The afternoon session included presentations from Roland Betancourt, Dame Frances Yates Fellow Corinna T. Gallori, and Elizabeth C. Parker. Drawing from scholarship on virality in the digital age, Betancourt described the mechanics of Eucharistic presence using images of the Communion of the Apostles. Further probing the distinctions among image, word, and presence, Gallori laid out in dazzling array the varied use of "IHS," or the holy name of Jesus, on the medieval host itself. The name of Jesus was the seal, the enactor, and the sign of Christ's real presence in the bread. Finally, Parker used Antelami's Parma Deposition, whose meaning functions on a number of interlocking levels, to lay out an analogous web for the Doctrine of Real Presence. She likened interaction with the image to interaction with the host itself. The day began with Kumler describing a proto-industrial practice of wafer production, its fabricators attempting to remove any human trace from the sacred bread; and it ended with Parker describing how one sculptor of a Eucharist Christ asserted his hand, associating himself with Nicodemus who not only took Jesus down from the cross, but also—tradition relates—sculpted Christ's body as well.
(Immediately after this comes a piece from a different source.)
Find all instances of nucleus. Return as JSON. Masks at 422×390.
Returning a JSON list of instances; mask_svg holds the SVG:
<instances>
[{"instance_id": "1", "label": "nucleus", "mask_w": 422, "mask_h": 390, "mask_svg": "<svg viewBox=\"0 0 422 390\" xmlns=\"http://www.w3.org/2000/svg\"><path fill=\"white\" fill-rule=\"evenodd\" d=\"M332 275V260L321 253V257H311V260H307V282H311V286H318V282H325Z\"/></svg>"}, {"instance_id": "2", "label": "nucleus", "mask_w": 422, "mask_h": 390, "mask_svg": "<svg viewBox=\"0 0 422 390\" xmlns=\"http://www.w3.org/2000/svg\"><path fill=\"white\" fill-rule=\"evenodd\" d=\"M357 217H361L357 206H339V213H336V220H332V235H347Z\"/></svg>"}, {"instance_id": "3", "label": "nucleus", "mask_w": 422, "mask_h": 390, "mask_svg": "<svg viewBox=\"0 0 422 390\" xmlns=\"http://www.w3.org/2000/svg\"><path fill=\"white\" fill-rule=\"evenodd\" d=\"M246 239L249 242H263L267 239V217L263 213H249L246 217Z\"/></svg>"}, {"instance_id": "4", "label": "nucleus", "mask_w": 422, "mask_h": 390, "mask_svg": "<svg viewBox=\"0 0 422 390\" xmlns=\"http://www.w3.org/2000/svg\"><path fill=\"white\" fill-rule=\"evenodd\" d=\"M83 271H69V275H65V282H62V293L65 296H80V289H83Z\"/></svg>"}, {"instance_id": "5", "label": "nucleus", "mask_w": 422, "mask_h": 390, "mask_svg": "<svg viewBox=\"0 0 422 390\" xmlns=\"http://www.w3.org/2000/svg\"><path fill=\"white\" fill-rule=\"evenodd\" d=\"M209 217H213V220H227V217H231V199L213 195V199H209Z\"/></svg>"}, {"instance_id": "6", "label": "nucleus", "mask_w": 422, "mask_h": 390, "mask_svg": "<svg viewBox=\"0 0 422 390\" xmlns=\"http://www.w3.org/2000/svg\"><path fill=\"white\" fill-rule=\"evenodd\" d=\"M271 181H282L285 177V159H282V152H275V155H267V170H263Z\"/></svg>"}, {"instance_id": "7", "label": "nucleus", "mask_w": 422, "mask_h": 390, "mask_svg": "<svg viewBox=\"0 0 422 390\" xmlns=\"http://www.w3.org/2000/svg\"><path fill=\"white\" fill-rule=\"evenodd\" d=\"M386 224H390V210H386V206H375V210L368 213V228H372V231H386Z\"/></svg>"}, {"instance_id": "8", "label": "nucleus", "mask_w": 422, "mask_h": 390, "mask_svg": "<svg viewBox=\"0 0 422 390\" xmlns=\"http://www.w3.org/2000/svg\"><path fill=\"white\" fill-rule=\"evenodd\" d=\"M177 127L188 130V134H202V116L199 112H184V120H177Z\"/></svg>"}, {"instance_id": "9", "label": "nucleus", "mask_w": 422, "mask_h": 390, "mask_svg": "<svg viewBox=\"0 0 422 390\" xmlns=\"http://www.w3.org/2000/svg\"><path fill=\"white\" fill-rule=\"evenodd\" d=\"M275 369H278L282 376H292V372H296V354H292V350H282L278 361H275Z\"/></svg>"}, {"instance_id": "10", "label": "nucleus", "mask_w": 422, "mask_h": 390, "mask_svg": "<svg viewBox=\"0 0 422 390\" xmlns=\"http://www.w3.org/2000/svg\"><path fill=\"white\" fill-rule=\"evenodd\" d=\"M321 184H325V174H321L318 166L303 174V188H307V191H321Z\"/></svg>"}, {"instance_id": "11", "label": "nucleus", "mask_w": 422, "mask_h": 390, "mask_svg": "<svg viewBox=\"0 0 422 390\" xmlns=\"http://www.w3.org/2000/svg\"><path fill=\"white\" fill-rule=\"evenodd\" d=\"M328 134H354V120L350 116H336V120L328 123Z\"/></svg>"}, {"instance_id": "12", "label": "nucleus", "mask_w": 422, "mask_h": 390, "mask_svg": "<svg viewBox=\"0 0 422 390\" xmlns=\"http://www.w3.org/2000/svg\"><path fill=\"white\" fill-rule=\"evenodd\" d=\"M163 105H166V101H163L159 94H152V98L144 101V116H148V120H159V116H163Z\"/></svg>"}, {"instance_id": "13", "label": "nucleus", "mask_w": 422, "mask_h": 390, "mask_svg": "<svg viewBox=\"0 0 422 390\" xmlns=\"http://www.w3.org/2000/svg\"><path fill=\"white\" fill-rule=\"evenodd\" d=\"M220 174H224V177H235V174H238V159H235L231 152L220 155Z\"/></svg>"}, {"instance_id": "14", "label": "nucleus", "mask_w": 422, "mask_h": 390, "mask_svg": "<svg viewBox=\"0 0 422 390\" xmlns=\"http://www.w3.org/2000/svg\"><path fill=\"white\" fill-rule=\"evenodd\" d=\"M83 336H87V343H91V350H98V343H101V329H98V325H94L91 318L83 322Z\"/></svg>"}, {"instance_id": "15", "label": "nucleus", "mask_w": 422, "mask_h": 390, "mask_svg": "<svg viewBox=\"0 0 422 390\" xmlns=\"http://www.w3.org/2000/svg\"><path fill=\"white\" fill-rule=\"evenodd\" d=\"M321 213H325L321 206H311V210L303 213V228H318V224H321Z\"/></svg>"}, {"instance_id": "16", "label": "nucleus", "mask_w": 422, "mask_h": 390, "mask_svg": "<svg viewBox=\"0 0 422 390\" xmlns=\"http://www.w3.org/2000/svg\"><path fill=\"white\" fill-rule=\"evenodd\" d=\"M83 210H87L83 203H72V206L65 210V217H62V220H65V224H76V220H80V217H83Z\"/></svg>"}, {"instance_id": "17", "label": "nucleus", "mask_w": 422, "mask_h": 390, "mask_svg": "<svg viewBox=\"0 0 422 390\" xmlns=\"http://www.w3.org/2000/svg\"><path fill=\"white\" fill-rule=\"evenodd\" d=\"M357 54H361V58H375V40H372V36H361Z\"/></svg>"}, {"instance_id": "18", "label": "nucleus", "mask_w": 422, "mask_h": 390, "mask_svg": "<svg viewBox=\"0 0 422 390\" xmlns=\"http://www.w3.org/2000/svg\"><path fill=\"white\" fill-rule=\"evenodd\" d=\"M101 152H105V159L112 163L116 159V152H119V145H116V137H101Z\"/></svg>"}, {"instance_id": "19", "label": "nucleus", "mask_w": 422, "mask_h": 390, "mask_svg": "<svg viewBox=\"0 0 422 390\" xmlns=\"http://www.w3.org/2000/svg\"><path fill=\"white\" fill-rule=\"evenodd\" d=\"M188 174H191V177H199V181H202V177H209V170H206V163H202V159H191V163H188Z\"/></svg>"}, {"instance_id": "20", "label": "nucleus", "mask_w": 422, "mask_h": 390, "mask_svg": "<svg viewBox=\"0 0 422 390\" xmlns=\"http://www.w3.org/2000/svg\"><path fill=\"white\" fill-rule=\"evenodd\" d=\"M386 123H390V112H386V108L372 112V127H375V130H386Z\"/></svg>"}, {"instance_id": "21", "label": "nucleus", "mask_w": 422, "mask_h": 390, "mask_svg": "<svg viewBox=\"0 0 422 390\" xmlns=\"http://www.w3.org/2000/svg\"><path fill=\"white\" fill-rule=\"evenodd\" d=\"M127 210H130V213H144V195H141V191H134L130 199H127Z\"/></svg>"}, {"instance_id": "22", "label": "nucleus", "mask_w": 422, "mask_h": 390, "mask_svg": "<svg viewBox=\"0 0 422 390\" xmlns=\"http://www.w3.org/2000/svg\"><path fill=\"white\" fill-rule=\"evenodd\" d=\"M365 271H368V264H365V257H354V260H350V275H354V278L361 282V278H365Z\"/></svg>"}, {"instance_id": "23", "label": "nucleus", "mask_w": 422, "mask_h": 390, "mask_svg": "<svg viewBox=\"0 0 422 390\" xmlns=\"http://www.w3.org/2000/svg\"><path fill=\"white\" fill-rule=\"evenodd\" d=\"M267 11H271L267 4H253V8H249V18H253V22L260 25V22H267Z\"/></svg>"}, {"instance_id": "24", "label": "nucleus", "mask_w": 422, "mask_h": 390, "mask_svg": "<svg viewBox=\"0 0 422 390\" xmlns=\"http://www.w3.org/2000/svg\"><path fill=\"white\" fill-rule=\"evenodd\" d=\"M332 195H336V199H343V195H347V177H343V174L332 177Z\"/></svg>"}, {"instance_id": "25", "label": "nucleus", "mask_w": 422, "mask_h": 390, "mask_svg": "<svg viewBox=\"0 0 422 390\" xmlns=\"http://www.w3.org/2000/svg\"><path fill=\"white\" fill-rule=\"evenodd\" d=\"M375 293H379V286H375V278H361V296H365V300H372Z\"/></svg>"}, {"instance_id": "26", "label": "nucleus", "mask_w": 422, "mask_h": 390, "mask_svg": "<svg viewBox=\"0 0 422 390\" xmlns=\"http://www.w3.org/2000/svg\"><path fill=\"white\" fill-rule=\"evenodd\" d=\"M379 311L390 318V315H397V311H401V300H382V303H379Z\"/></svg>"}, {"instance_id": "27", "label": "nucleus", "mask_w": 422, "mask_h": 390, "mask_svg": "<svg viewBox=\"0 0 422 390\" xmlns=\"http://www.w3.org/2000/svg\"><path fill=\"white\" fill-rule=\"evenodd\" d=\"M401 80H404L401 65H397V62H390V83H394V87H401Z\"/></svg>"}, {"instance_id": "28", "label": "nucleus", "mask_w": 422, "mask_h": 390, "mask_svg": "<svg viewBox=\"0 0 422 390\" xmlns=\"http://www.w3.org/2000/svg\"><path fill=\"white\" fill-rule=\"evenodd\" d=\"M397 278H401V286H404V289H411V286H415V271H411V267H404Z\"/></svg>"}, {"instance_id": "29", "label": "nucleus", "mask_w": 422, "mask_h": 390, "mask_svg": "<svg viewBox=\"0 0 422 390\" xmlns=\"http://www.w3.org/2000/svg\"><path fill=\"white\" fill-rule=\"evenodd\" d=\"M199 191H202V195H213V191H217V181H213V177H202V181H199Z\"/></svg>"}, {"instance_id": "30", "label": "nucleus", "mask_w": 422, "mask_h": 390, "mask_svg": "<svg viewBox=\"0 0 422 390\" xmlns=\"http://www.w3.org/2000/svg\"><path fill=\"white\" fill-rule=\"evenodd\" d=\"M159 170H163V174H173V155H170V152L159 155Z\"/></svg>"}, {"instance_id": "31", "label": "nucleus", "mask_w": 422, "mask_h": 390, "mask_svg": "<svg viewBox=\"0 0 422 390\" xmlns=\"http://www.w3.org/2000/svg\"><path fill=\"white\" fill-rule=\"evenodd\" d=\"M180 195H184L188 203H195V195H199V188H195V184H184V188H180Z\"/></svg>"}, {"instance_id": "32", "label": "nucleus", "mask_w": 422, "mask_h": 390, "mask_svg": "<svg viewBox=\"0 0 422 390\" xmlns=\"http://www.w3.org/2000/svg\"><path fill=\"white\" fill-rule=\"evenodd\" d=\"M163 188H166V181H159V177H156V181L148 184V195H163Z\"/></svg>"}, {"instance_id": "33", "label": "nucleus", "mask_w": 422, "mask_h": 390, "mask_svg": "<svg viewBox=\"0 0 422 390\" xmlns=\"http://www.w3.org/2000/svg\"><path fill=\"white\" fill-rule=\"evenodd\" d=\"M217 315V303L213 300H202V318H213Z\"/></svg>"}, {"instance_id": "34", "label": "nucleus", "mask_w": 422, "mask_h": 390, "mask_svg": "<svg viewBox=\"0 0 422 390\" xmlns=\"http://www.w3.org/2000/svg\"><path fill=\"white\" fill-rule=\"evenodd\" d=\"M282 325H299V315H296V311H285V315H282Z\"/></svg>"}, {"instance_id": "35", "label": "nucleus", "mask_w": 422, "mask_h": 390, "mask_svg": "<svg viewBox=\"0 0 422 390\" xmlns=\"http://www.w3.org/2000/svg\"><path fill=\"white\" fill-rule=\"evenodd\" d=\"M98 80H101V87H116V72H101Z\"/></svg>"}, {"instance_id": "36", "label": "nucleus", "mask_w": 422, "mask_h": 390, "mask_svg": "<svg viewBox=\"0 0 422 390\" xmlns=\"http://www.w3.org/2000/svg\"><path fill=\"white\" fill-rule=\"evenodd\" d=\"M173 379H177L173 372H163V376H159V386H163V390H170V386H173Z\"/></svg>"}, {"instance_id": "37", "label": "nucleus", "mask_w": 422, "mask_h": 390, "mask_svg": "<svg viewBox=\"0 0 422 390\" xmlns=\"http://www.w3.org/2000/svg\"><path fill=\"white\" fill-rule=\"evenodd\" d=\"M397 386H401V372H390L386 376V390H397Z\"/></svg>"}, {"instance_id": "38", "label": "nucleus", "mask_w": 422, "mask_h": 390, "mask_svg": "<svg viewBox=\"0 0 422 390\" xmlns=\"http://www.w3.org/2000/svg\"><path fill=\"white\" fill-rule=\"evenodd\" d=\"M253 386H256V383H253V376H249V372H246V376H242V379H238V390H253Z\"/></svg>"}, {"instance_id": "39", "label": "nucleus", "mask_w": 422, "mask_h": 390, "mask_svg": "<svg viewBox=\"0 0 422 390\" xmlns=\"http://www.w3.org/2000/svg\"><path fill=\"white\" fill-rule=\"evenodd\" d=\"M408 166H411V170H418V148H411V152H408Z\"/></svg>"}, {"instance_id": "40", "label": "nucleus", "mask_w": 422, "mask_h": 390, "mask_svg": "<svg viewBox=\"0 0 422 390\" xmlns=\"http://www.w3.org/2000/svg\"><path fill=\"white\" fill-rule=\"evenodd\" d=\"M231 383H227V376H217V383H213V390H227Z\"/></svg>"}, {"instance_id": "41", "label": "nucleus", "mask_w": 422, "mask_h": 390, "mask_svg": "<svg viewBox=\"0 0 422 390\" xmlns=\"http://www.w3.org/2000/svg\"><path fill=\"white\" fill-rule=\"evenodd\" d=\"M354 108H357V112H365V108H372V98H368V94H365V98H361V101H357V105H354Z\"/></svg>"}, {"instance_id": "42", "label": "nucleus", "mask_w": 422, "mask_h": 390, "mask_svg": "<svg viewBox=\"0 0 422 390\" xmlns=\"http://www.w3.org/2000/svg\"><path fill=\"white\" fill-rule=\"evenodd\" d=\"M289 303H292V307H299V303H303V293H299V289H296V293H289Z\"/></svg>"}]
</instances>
Ranging from wide-eyed students to amateur art and theology enthusiasts and academic professionals, the symposium's attendees represented an eclectic array of perspectives—and nowhere was that more evident than in the symposium's concluding discussion. As the lights came on in Price Auditorium, organizers Matthew Milliner and James Romaine as well as the attendees lobbed questions at the presenters. They juggled the questions the audience posed, and one thing became clear: the images presented possessed a depth of visual theology that could be stirred and plumbed for much longer than the afternoon we had. In other words, the symposium had accomplished its goal. Visuals, it became apparent, have the power to reinforce mystery and, more important, to uphold the inexhaustibility of the problem of the Eucharist. Not only that, they present that "problem" as captivating and enfolding, inviting the faithful to encounter its infinite depths personally. Just as Teilhard de Chardin saw the host itself as spreading out into the world around it, sparing nothing from the glow of its expansive light, perhaps the images of the Eucharist examined at last week's conference, too, explode outward and draw inward in a way that mirrors the host they represent. These schemas of representation and reality, of figural symbolism and real presence, undergird both the Eucharist as experienced in the liturgy, and its representation as encountered visually. Images have the power to show but also—more, perhaps, than we often suppose—to do.